OpenAI was launched in 2015 by tech industry titans including Elon Musk, Peter Thiel, and Sam Altman, and originally preached a gospel of accountability and transparency around its work. However, Musk criticized OpenAI earlier this year, saying it should be more open about its work, and MIT Technology Review's Karen Hao reported that the company has a culture of secrecy that runs counter to its public image. It originally chose not to make the predecessor to GPT-3 — GPT-2 — available because it could be used to create realistic fake news stories, though it later reversed this decision.
The Allen Institute's Etzioni did say that GPT-3's ability to mimic speech so well may make it harder to spot fake content.
"The question 'Is this text or image or video or email authentic?' is going to become increasingly difficult to answer just based on the content alone," he said.

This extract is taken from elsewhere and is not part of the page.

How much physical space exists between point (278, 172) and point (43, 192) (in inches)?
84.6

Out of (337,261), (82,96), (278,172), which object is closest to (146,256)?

GPT-3 has also reignited concerns about the tendency of artificial intelligence to display sexist or racist biases or blind-spots. Because artificial intelligence models learn based on the data provided to them, they can end up exaggerating human biases. For example, the head of Facebook's AI program tweeted about how GPT-3 returned biased results from single-word prompts like "Jew,""women," or "Black" when trained on real tweets.
#gpt3 is surprising and creative but it’s also unsafe due to harmful biases. Prompted to write tweets from one word - Jews, black, women, holocaust - it came up with these (https://t.co/G5POcerE1h). We need more progress on #ResponsibleAI before putting NLG models in production. pic.twitter.com/FAscgUr5Hh— Jerome Pesenti (@an_open_mind) July 18, 2020
"In the end, the process that's happening is totally mechanical." Rose said. "It doesn't have values. It doesn't know what's beautiful."